Governo reduz para 16 o número de mortos no acidente do funicular de Lisboa, com cinco feridos graves

LISBOA, 4 de setembro de 2025 -- Esta foto tirada em 4 de setembro de 2025 mostra o local do acidente com o funicular em Lisboa, Portugal. Um funicular histórico no centro da cidade, uma das atrações turísticas mais famosas da capital portuguesa, descarri
Xun Wei / Xinhua News / ContactoPhoto

MADRID 4 set. (EUROPA PRESS) -

O primeiro-ministro de Portugal, Luís Montenegro, reduziu para 16 o número oficial de mortos no descarrilamento do funicular da Glória, em Lisboa, um incidente que também deixou mais de vinte feridos, incluindo cinco "em estado crítico", e pelo qual o governo prometeu "esclarecer responsabilidades".

Montenegro compareceu à mídia na quinta-feira, juntamente com o prefeito de Lisboa, Carlos Moedas, para transmitir uma mensagem conjunta de condolências pelo que o primeiro-ministro descreveu como "uma das maiores tragédias humanas" da história recente de Portugal, que ainda não foi esclarecida.

O Ministério Público abriu uma investigação, mas o prefeito solicitou à empresa que administrava o elevador, a Carris, que também providenciasse uma auditoria externa e independente.

A empresa confirmou que entre os mortos está o guarda-freio do funicular, identificado como André Marques, que trabalhava para a empresa há 15 anos. "Um profissional dedicado, simpático, sorridente e sempre pronto a contribuir para um bem maior", lê-se no comunicado divulgado pela Carris.

Montenegro ressaltou que também está em contato com outros governos, já que entre as vítimas estão estrangeiros.
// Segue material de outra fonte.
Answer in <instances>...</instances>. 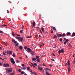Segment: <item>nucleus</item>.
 Returning a JSON list of instances; mask_svg holds the SVG:
<instances>
[{
	"instance_id": "nucleus-43",
	"label": "nucleus",
	"mask_w": 75,
	"mask_h": 75,
	"mask_svg": "<svg viewBox=\"0 0 75 75\" xmlns=\"http://www.w3.org/2000/svg\"><path fill=\"white\" fill-rule=\"evenodd\" d=\"M31 64H32V66H33V67H34V68H35V66H34V64H33L32 63H31Z\"/></svg>"
},
{
	"instance_id": "nucleus-34",
	"label": "nucleus",
	"mask_w": 75,
	"mask_h": 75,
	"mask_svg": "<svg viewBox=\"0 0 75 75\" xmlns=\"http://www.w3.org/2000/svg\"><path fill=\"white\" fill-rule=\"evenodd\" d=\"M4 45H5V46H7V44H6V43L5 42H4Z\"/></svg>"
},
{
	"instance_id": "nucleus-31",
	"label": "nucleus",
	"mask_w": 75,
	"mask_h": 75,
	"mask_svg": "<svg viewBox=\"0 0 75 75\" xmlns=\"http://www.w3.org/2000/svg\"><path fill=\"white\" fill-rule=\"evenodd\" d=\"M18 71L19 72H21V69H19L18 70Z\"/></svg>"
},
{
	"instance_id": "nucleus-5",
	"label": "nucleus",
	"mask_w": 75,
	"mask_h": 75,
	"mask_svg": "<svg viewBox=\"0 0 75 75\" xmlns=\"http://www.w3.org/2000/svg\"><path fill=\"white\" fill-rule=\"evenodd\" d=\"M19 40L21 42H22L23 40V38L20 37Z\"/></svg>"
},
{
	"instance_id": "nucleus-25",
	"label": "nucleus",
	"mask_w": 75,
	"mask_h": 75,
	"mask_svg": "<svg viewBox=\"0 0 75 75\" xmlns=\"http://www.w3.org/2000/svg\"><path fill=\"white\" fill-rule=\"evenodd\" d=\"M53 30L54 31H56V30H57V29H56V28H55L54 27V28H53Z\"/></svg>"
},
{
	"instance_id": "nucleus-26",
	"label": "nucleus",
	"mask_w": 75,
	"mask_h": 75,
	"mask_svg": "<svg viewBox=\"0 0 75 75\" xmlns=\"http://www.w3.org/2000/svg\"><path fill=\"white\" fill-rule=\"evenodd\" d=\"M31 54H32V55H34V52H33V51H32L31 52Z\"/></svg>"
},
{
	"instance_id": "nucleus-36",
	"label": "nucleus",
	"mask_w": 75,
	"mask_h": 75,
	"mask_svg": "<svg viewBox=\"0 0 75 75\" xmlns=\"http://www.w3.org/2000/svg\"><path fill=\"white\" fill-rule=\"evenodd\" d=\"M54 32V31H53V30H52L51 29V33L52 34L53 33V32Z\"/></svg>"
},
{
	"instance_id": "nucleus-59",
	"label": "nucleus",
	"mask_w": 75,
	"mask_h": 75,
	"mask_svg": "<svg viewBox=\"0 0 75 75\" xmlns=\"http://www.w3.org/2000/svg\"><path fill=\"white\" fill-rule=\"evenodd\" d=\"M20 33H23V32L21 30L20 31Z\"/></svg>"
},
{
	"instance_id": "nucleus-53",
	"label": "nucleus",
	"mask_w": 75,
	"mask_h": 75,
	"mask_svg": "<svg viewBox=\"0 0 75 75\" xmlns=\"http://www.w3.org/2000/svg\"><path fill=\"white\" fill-rule=\"evenodd\" d=\"M60 41H62V38H61L60 39Z\"/></svg>"
},
{
	"instance_id": "nucleus-58",
	"label": "nucleus",
	"mask_w": 75,
	"mask_h": 75,
	"mask_svg": "<svg viewBox=\"0 0 75 75\" xmlns=\"http://www.w3.org/2000/svg\"><path fill=\"white\" fill-rule=\"evenodd\" d=\"M18 43H17L16 45V46H18Z\"/></svg>"
},
{
	"instance_id": "nucleus-51",
	"label": "nucleus",
	"mask_w": 75,
	"mask_h": 75,
	"mask_svg": "<svg viewBox=\"0 0 75 75\" xmlns=\"http://www.w3.org/2000/svg\"><path fill=\"white\" fill-rule=\"evenodd\" d=\"M15 40L14 39H12V41L13 42H14L15 41Z\"/></svg>"
},
{
	"instance_id": "nucleus-11",
	"label": "nucleus",
	"mask_w": 75,
	"mask_h": 75,
	"mask_svg": "<svg viewBox=\"0 0 75 75\" xmlns=\"http://www.w3.org/2000/svg\"><path fill=\"white\" fill-rule=\"evenodd\" d=\"M67 65L69 66L70 65V62L69 61V60H68L67 62Z\"/></svg>"
},
{
	"instance_id": "nucleus-35",
	"label": "nucleus",
	"mask_w": 75,
	"mask_h": 75,
	"mask_svg": "<svg viewBox=\"0 0 75 75\" xmlns=\"http://www.w3.org/2000/svg\"><path fill=\"white\" fill-rule=\"evenodd\" d=\"M57 38V36H56V35H54V38Z\"/></svg>"
},
{
	"instance_id": "nucleus-15",
	"label": "nucleus",
	"mask_w": 75,
	"mask_h": 75,
	"mask_svg": "<svg viewBox=\"0 0 75 75\" xmlns=\"http://www.w3.org/2000/svg\"><path fill=\"white\" fill-rule=\"evenodd\" d=\"M1 27H7V25H2Z\"/></svg>"
},
{
	"instance_id": "nucleus-18",
	"label": "nucleus",
	"mask_w": 75,
	"mask_h": 75,
	"mask_svg": "<svg viewBox=\"0 0 75 75\" xmlns=\"http://www.w3.org/2000/svg\"><path fill=\"white\" fill-rule=\"evenodd\" d=\"M75 33L74 32L72 34L71 37H74V36H75Z\"/></svg>"
},
{
	"instance_id": "nucleus-9",
	"label": "nucleus",
	"mask_w": 75,
	"mask_h": 75,
	"mask_svg": "<svg viewBox=\"0 0 75 75\" xmlns=\"http://www.w3.org/2000/svg\"><path fill=\"white\" fill-rule=\"evenodd\" d=\"M36 59L35 58H33L32 59V60L33 61H36Z\"/></svg>"
},
{
	"instance_id": "nucleus-24",
	"label": "nucleus",
	"mask_w": 75,
	"mask_h": 75,
	"mask_svg": "<svg viewBox=\"0 0 75 75\" xmlns=\"http://www.w3.org/2000/svg\"><path fill=\"white\" fill-rule=\"evenodd\" d=\"M27 70L28 71H30V67H27Z\"/></svg>"
},
{
	"instance_id": "nucleus-64",
	"label": "nucleus",
	"mask_w": 75,
	"mask_h": 75,
	"mask_svg": "<svg viewBox=\"0 0 75 75\" xmlns=\"http://www.w3.org/2000/svg\"><path fill=\"white\" fill-rule=\"evenodd\" d=\"M2 65V63L0 62V65Z\"/></svg>"
},
{
	"instance_id": "nucleus-48",
	"label": "nucleus",
	"mask_w": 75,
	"mask_h": 75,
	"mask_svg": "<svg viewBox=\"0 0 75 75\" xmlns=\"http://www.w3.org/2000/svg\"><path fill=\"white\" fill-rule=\"evenodd\" d=\"M51 59V60H52V61H54V62H55V60H54V59Z\"/></svg>"
},
{
	"instance_id": "nucleus-8",
	"label": "nucleus",
	"mask_w": 75,
	"mask_h": 75,
	"mask_svg": "<svg viewBox=\"0 0 75 75\" xmlns=\"http://www.w3.org/2000/svg\"><path fill=\"white\" fill-rule=\"evenodd\" d=\"M71 71V68H70V67H69L68 70L69 73H70V72Z\"/></svg>"
},
{
	"instance_id": "nucleus-56",
	"label": "nucleus",
	"mask_w": 75,
	"mask_h": 75,
	"mask_svg": "<svg viewBox=\"0 0 75 75\" xmlns=\"http://www.w3.org/2000/svg\"><path fill=\"white\" fill-rule=\"evenodd\" d=\"M14 42V44H16L17 42V41H15Z\"/></svg>"
},
{
	"instance_id": "nucleus-41",
	"label": "nucleus",
	"mask_w": 75,
	"mask_h": 75,
	"mask_svg": "<svg viewBox=\"0 0 75 75\" xmlns=\"http://www.w3.org/2000/svg\"><path fill=\"white\" fill-rule=\"evenodd\" d=\"M31 38V37H30V36L26 37V38Z\"/></svg>"
},
{
	"instance_id": "nucleus-54",
	"label": "nucleus",
	"mask_w": 75,
	"mask_h": 75,
	"mask_svg": "<svg viewBox=\"0 0 75 75\" xmlns=\"http://www.w3.org/2000/svg\"><path fill=\"white\" fill-rule=\"evenodd\" d=\"M16 35H17V36H18V37H20V35L17 34H16Z\"/></svg>"
},
{
	"instance_id": "nucleus-39",
	"label": "nucleus",
	"mask_w": 75,
	"mask_h": 75,
	"mask_svg": "<svg viewBox=\"0 0 75 75\" xmlns=\"http://www.w3.org/2000/svg\"><path fill=\"white\" fill-rule=\"evenodd\" d=\"M35 37L36 38H37V39H38V38H37V37H38V35H35Z\"/></svg>"
},
{
	"instance_id": "nucleus-20",
	"label": "nucleus",
	"mask_w": 75,
	"mask_h": 75,
	"mask_svg": "<svg viewBox=\"0 0 75 75\" xmlns=\"http://www.w3.org/2000/svg\"><path fill=\"white\" fill-rule=\"evenodd\" d=\"M46 74L47 75H50V74L49 73H48V71L46 72Z\"/></svg>"
},
{
	"instance_id": "nucleus-16",
	"label": "nucleus",
	"mask_w": 75,
	"mask_h": 75,
	"mask_svg": "<svg viewBox=\"0 0 75 75\" xmlns=\"http://www.w3.org/2000/svg\"><path fill=\"white\" fill-rule=\"evenodd\" d=\"M32 74H35V75H37V73L35 72H33V73H32Z\"/></svg>"
},
{
	"instance_id": "nucleus-2",
	"label": "nucleus",
	"mask_w": 75,
	"mask_h": 75,
	"mask_svg": "<svg viewBox=\"0 0 75 75\" xmlns=\"http://www.w3.org/2000/svg\"><path fill=\"white\" fill-rule=\"evenodd\" d=\"M4 67H10V65H9V64L8 63H5L4 64Z\"/></svg>"
},
{
	"instance_id": "nucleus-7",
	"label": "nucleus",
	"mask_w": 75,
	"mask_h": 75,
	"mask_svg": "<svg viewBox=\"0 0 75 75\" xmlns=\"http://www.w3.org/2000/svg\"><path fill=\"white\" fill-rule=\"evenodd\" d=\"M38 68L40 71H42V67H38Z\"/></svg>"
},
{
	"instance_id": "nucleus-44",
	"label": "nucleus",
	"mask_w": 75,
	"mask_h": 75,
	"mask_svg": "<svg viewBox=\"0 0 75 75\" xmlns=\"http://www.w3.org/2000/svg\"><path fill=\"white\" fill-rule=\"evenodd\" d=\"M52 55L53 56V57H55V54H54V53H52Z\"/></svg>"
},
{
	"instance_id": "nucleus-21",
	"label": "nucleus",
	"mask_w": 75,
	"mask_h": 75,
	"mask_svg": "<svg viewBox=\"0 0 75 75\" xmlns=\"http://www.w3.org/2000/svg\"><path fill=\"white\" fill-rule=\"evenodd\" d=\"M21 69H24V70H25V69H26V68L25 67H23V68L21 67Z\"/></svg>"
},
{
	"instance_id": "nucleus-37",
	"label": "nucleus",
	"mask_w": 75,
	"mask_h": 75,
	"mask_svg": "<svg viewBox=\"0 0 75 75\" xmlns=\"http://www.w3.org/2000/svg\"><path fill=\"white\" fill-rule=\"evenodd\" d=\"M34 65H35V66H37V64L35 63H34Z\"/></svg>"
},
{
	"instance_id": "nucleus-22",
	"label": "nucleus",
	"mask_w": 75,
	"mask_h": 75,
	"mask_svg": "<svg viewBox=\"0 0 75 75\" xmlns=\"http://www.w3.org/2000/svg\"><path fill=\"white\" fill-rule=\"evenodd\" d=\"M72 45L71 44H69V47H70V48H71L72 47Z\"/></svg>"
},
{
	"instance_id": "nucleus-50",
	"label": "nucleus",
	"mask_w": 75,
	"mask_h": 75,
	"mask_svg": "<svg viewBox=\"0 0 75 75\" xmlns=\"http://www.w3.org/2000/svg\"><path fill=\"white\" fill-rule=\"evenodd\" d=\"M11 75H14V73H11Z\"/></svg>"
},
{
	"instance_id": "nucleus-60",
	"label": "nucleus",
	"mask_w": 75,
	"mask_h": 75,
	"mask_svg": "<svg viewBox=\"0 0 75 75\" xmlns=\"http://www.w3.org/2000/svg\"><path fill=\"white\" fill-rule=\"evenodd\" d=\"M40 32L41 34H42V31H41V30H40Z\"/></svg>"
},
{
	"instance_id": "nucleus-38",
	"label": "nucleus",
	"mask_w": 75,
	"mask_h": 75,
	"mask_svg": "<svg viewBox=\"0 0 75 75\" xmlns=\"http://www.w3.org/2000/svg\"><path fill=\"white\" fill-rule=\"evenodd\" d=\"M21 65L23 67H25V65H24V64H22Z\"/></svg>"
},
{
	"instance_id": "nucleus-45",
	"label": "nucleus",
	"mask_w": 75,
	"mask_h": 75,
	"mask_svg": "<svg viewBox=\"0 0 75 75\" xmlns=\"http://www.w3.org/2000/svg\"><path fill=\"white\" fill-rule=\"evenodd\" d=\"M6 53H7V54H9V51H8V50H7V51Z\"/></svg>"
},
{
	"instance_id": "nucleus-3",
	"label": "nucleus",
	"mask_w": 75,
	"mask_h": 75,
	"mask_svg": "<svg viewBox=\"0 0 75 75\" xmlns=\"http://www.w3.org/2000/svg\"><path fill=\"white\" fill-rule=\"evenodd\" d=\"M11 62L13 64H15V62L14 61V60L13 58H11Z\"/></svg>"
},
{
	"instance_id": "nucleus-33",
	"label": "nucleus",
	"mask_w": 75,
	"mask_h": 75,
	"mask_svg": "<svg viewBox=\"0 0 75 75\" xmlns=\"http://www.w3.org/2000/svg\"><path fill=\"white\" fill-rule=\"evenodd\" d=\"M27 46H25L24 47V48L25 50H26V49H27Z\"/></svg>"
},
{
	"instance_id": "nucleus-61",
	"label": "nucleus",
	"mask_w": 75,
	"mask_h": 75,
	"mask_svg": "<svg viewBox=\"0 0 75 75\" xmlns=\"http://www.w3.org/2000/svg\"><path fill=\"white\" fill-rule=\"evenodd\" d=\"M4 59H7V58L5 57L4 58Z\"/></svg>"
},
{
	"instance_id": "nucleus-40",
	"label": "nucleus",
	"mask_w": 75,
	"mask_h": 75,
	"mask_svg": "<svg viewBox=\"0 0 75 75\" xmlns=\"http://www.w3.org/2000/svg\"><path fill=\"white\" fill-rule=\"evenodd\" d=\"M61 53V50H60L59 51V54H60Z\"/></svg>"
},
{
	"instance_id": "nucleus-12",
	"label": "nucleus",
	"mask_w": 75,
	"mask_h": 75,
	"mask_svg": "<svg viewBox=\"0 0 75 75\" xmlns=\"http://www.w3.org/2000/svg\"><path fill=\"white\" fill-rule=\"evenodd\" d=\"M19 48L21 50H23V47H22V46H19Z\"/></svg>"
},
{
	"instance_id": "nucleus-28",
	"label": "nucleus",
	"mask_w": 75,
	"mask_h": 75,
	"mask_svg": "<svg viewBox=\"0 0 75 75\" xmlns=\"http://www.w3.org/2000/svg\"><path fill=\"white\" fill-rule=\"evenodd\" d=\"M66 36V35L65 33H63L62 34V36L63 37H65Z\"/></svg>"
},
{
	"instance_id": "nucleus-63",
	"label": "nucleus",
	"mask_w": 75,
	"mask_h": 75,
	"mask_svg": "<svg viewBox=\"0 0 75 75\" xmlns=\"http://www.w3.org/2000/svg\"><path fill=\"white\" fill-rule=\"evenodd\" d=\"M19 59H22V58L20 57H19Z\"/></svg>"
},
{
	"instance_id": "nucleus-47",
	"label": "nucleus",
	"mask_w": 75,
	"mask_h": 75,
	"mask_svg": "<svg viewBox=\"0 0 75 75\" xmlns=\"http://www.w3.org/2000/svg\"><path fill=\"white\" fill-rule=\"evenodd\" d=\"M16 39H17V40H19V38H20V37H16Z\"/></svg>"
},
{
	"instance_id": "nucleus-17",
	"label": "nucleus",
	"mask_w": 75,
	"mask_h": 75,
	"mask_svg": "<svg viewBox=\"0 0 75 75\" xmlns=\"http://www.w3.org/2000/svg\"><path fill=\"white\" fill-rule=\"evenodd\" d=\"M12 56L13 57H16V54H15V53H13Z\"/></svg>"
},
{
	"instance_id": "nucleus-52",
	"label": "nucleus",
	"mask_w": 75,
	"mask_h": 75,
	"mask_svg": "<svg viewBox=\"0 0 75 75\" xmlns=\"http://www.w3.org/2000/svg\"><path fill=\"white\" fill-rule=\"evenodd\" d=\"M61 52H64V50L63 49L61 50Z\"/></svg>"
},
{
	"instance_id": "nucleus-27",
	"label": "nucleus",
	"mask_w": 75,
	"mask_h": 75,
	"mask_svg": "<svg viewBox=\"0 0 75 75\" xmlns=\"http://www.w3.org/2000/svg\"><path fill=\"white\" fill-rule=\"evenodd\" d=\"M21 72V74L22 75H23V74H24V72L23 71H22Z\"/></svg>"
},
{
	"instance_id": "nucleus-42",
	"label": "nucleus",
	"mask_w": 75,
	"mask_h": 75,
	"mask_svg": "<svg viewBox=\"0 0 75 75\" xmlns=\"http://www.w3.org/2000/svg\"><path fill=\"white\" fill-rule=\"evenodd\" d=\"M48 69L47 68H46L45 69V71H47V70H48Z\"/></svg>"
},
{
	"instance_id": "nucleus-1",
	"label": "nucleus",
	"mask_w": 75,
	"mask_h": 75,
	"mask_svg": "<svg viewBox=\"0 0 75 75\" xmlns=\"http://www.w3.org/2000/svg\"><path fill=\"white\" fill-rule=\"evenodd\" d=\"M6 70L8 73H10V72H12V69L11 68L9 69H6Z\"/></svg>"
},
{
	"instance_id": "nucleus-29",
	"label": "nucleus",
	"mask_w": 75,
	"mask_h": 75,
	"mask_svg": "<svg viewBox=\"0 0 75 75\" xmlns=\"http://www.w3.org/2000/svg\"><path fill=\"white\" fill-rule=\"evenodd\" d=\"M12 51H10L9 52V54L10 55L11 54H12Z\"/></svg>"
},
{
	"instance_id": "nucleus-23",
	"label": "nucleus",
	"mask_w": 75,
	"mask_h": 75,
	"mask_svg": "<svg viewBox=\"0 0 75 75\" xmlns=\"http://www.w3.org/2000/svg\"><path fill=\"white\" fill-rule=\"evenodd\" d=\"M67 34V35H71V33L70 32H68Z\"/></svg>"
},
{
	"instance_id": "nucleus-46",
	"label": "nucleus",
	"mask_w": 75,
	"mask_h": 75,
	"mask_svg": "<svg viewBox=\"0 0 75 75\" xmlns=\"http://www.w3.org/2000/svg\"><path fill=\"white\" fill-rule=\"evenodd\" d=\"M0 33L1 34H3V32L1 31L0 30Z\"/></svg>"
},
{
	"instance_id": "nucleus-32",
	"label": "nucleus",
	"mask_w": 75,
	"mask_h": 75,
	"mask_svg": "<svg viewBox=\"0 0 75 75\" xmlns=\"http://www.w3.org/2000/svg\"><path fill=\"white\" fill-rule=\"evenodd\" d=\"M36 61L37 62H40V59H37Z\"/></svg>"
},
{
	"instance_id": "nucleus-19",
	"label": "nucleus",
	"mask_w": 75,
	"mask_h": 75,
	"mask_svg": "<svg viewBox=\"0 0 75 75\" xmlns=\"http://www.w3.org/2000/svg\"><path fill=\"white\" fill-rule=\"evenodd\" d=\"M36 59H39V58H40V57H39V56H37L36 57Z\"/></svg>"
},
{
	"instance_id": "nucleus-10",
	"label": "nucleus",
	"mask_w": 75,
	"mask_h": 75,
	"mask_svg": "<svg viewBox=\"0 0 75 75\" xmlns=\"http://www.w3.org/2000/svg\"><path fill=\"white\" fill-rule=\"evenodd\" d=\"M33 25L34 27H35V22H34L33 23Z\"/></svg>"
},
{
	"instance_id": "nucleus-55",
	"label": "nucleus",
	"mask_w": 75,
	"mask_h": 75,
	"mask_svg": "<svg viewBox=\"0 0 75 75\" xmlns=\"http://www.w3.org/2000/svg\"><path fill=\"white\" fill-rule=\"evenodd\" d=\"M24 28V25H22V28Z\"/></svg>"
},
{
	"instance_id": "nucleus-62",
	"label": "nucleus",
	"mask_w": 75,
	"mask_h": 75,
	"mask_svg": "<svg viewBox=\"0 0 75 75\" xmlns=\"http://www.w3.org/2000/svg\"><path fill=\"white\" fill-rule=\"evenodd\" d=\"M7 12L8 13V14H9V11H8V10H7Z\"/></svg>"
},
{
	"instance_id": "nucleus-14",
	"label": "nucleus",
	"mask_w": 75,
	"mask_h": 75,
	"mask_svg": "<svg viewBox=\"0 0 75 75\" xmlns=\"http://www.w3.org/2000/svg\"><path fill=\"white\" fill-rule=\"evenodd\" d=\"M12 35L13 37H15V36H16L15 34H14V32H12Z\"/></svg>"
},
{
	"instance_id": "nucleus-4",
	"label": "nucleus",
	"mask_w": 75,
	"mask_h": 75,
	"mask_svg": "<svg viewBox=\"0 0 75 75\" xmlns=\"http://www.w3.org/2000/svg\"><path fill=\"white\" fill-rule=\"evenodd\" d=\"M27 50L29 52H31L32 51V50H31V49H30V48L29 47H28L27 48Z\"/></svg>"
},
{
	"instance_id": "nucleus-30",
	"label": "nucleus",
	"mask_w": 75,
	"mask_h": 75,
	"mask_svg": "<svg viewBox=\"0 0 75 75\" xmlns=\"http://www.w3.org/2000/svg\"><path fill=\"white\" fill-rule=\"evenodd\" d=\"M41 30H42V31H43V33H44V28H42Z\"/></svg>"
},
{
	"instance_id": "nucleus-13",
	"label": "nucleus",
	"mask_w": 75,
	"mask_h": 75,
	"mask_svg": "<svg viewBox=\"0 0 75 75\" xmlns=\"http://www.w3.org/2000/svg\"><path fill=\"white\" fill-rule=\"evenodd\" d=\"M64 40H65L67 42L69 41V40L68 39H66V38H64Z\"/></svg>"
},
{
	"instance_id": "nucleus-6",
	"label": "nucleus",
	"mask_w": 75,
	"mask_h": 75,
	"mask_svg": "<svg viewBox=\"0 0 75 75\" xmlns=\"http://www.w3.org/2000/svg\"><path fill=\"white\" fill-rule=\"evenodd\" d=\"M62 34H59L58 33H57V37H62Z\"/></svg>"
},
{
	"instance_id": "nucleus-57",
	"label": "nucleus",
	"mask_w": 75,
	"mask_h": 75,
	"mask_svg": "<svg viewBox=\"0 0 75 75\" xmlns=\"http://www.w3.org/2000/svg\"><path fill=\"white\" fill-rule=\"evenodd\" d=\"M19 61H18V60H17L16 61V62H17V63H18V62H19Z\"/></svg>"
},
{
	"instance_id": "nucleus-49",
	"label": "nucleus",
	"mask_w": 75,
	"mask_h": 75,
	"mask_svg": "<svg viewBox=\"0 0 75 75\" xmlns=\"http://www.w3.org/2000/svg\"><path fill=\"white\" fill-rule=\"evenodd\" d=\"M67 42H66V41H65L64 42V45H65V44H67Z\"/></svg>"
}]
</instances>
Entre os feridos estão pessoas de cerca de uma dúzia de nacionalidades, incluindo dois espanhóis, conforme confirmado pelo Ministério das Relações Exteriores na noite de quarta-feira, sendo que ambos já receberam alta do hospital.
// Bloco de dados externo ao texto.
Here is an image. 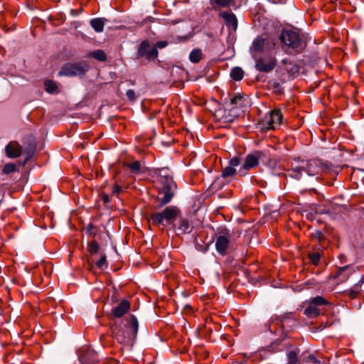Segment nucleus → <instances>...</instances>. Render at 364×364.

"Este trágico acidente ultrapassa fronteiras", enfatizou o Primeiro-Ministro, expressando sua gratidão pelas mensagens de solidariedade expressas nas últimas horas por chefes de Estado e de governo de outros países, bem como por instituições ligadas à União Europeia.

O governo central decretou a quinta-feira como dia de luto em todo o país, enquanto em nível municipal, Lisboa permanecerá de luto até sábado, 6 de setembro.